Interview Isabell van Ackeren „Studieren soll chancengerechter werden“

Duisburg · Die Prorektorin für Studium und Lehre der Universität Dusiburg-Essen möchte Ausbildung und Studium weiter verzahnen. Sie findet, dass Studieren in Deutschland demokratischer gestaltet werden sollte.

 Isabell van Ackeren

Isabell van Ackeren

Foto: Frank Preuss/Fank Preuss

Die jüngst veröffentlichten Zahlen des Centrums für Hochschulentwicklung in Gütersloh belegen, dass immer mehr Studenten ohne Abitur an die Hochschulen, auch in NRW, kommen. 686 sind es bislang etwa an der Universität Duisburg-Essen. Ein Gespräch mit der Prorektorin für Studium und Lehre der Universität Duisburg-Essen (UDE), Isabell van Ackeren, über den Wert des Studiums, unterschiedliche Bildungsbiografien und warum Studieren demokratischer werden sollte.

Gibt es Deutschland tatsächlich einen „Akademisierungswahn“, wie ihn gerade Industrie und Handwerk immer wieder bemängeln?

▸ Datenteil:

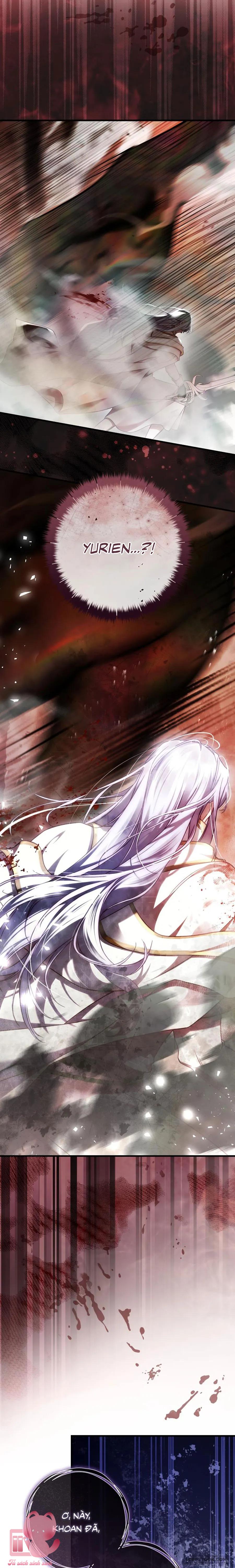 Hoa Giương Kiếm - Chap 49 - Trang 0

▸ Arbeitsauftrag:
Kopiere bitte das Interview mit Isabell van Ackeren vollständig und Wort für Wort. Die Auflistung spielt hierfür keine Rolle.

▸ Ergebnis:
Interview Isabell van Ackeren „Studieren soll chancengerechter werden“

Duisburg · Die Prorektorin für Studium und Lehre der Universität Dusiburg-Essen möchte Ausbildung und Studium weiter verzahnen. Sie findet, dass Studieren in Deutschland demokratischer gestaltet werden sollte.

 Isabell van Ackeren

Isabell van Ackeren

Foto: Frank Preuss/Fank Preuss

Die jüngst veröffentlichten Zahlen des Centrums für Hochschulentwicklung in Gütersloh belegen, dass immer mehr Studenten ohne Abitur an die Hochschulen, auch in NRW, kommen. 686 sind es bislang etwa an der Universität Duisburg-Essen. Ein Gespräch mit der Prorektorin für Studium und Lehre der Universität Duisburg-Essen (UDE), Isabell van Ackeren, über den Wert des Studiums, unterschiedliche Bildungsbiografien und warum Studieren demokratischer werden sollte.

Gibt es Deutschland tatsächlich einen „Akademisierungswahn“, wie ihn gerade Industrie und Handwerk immer wieder bemängeln?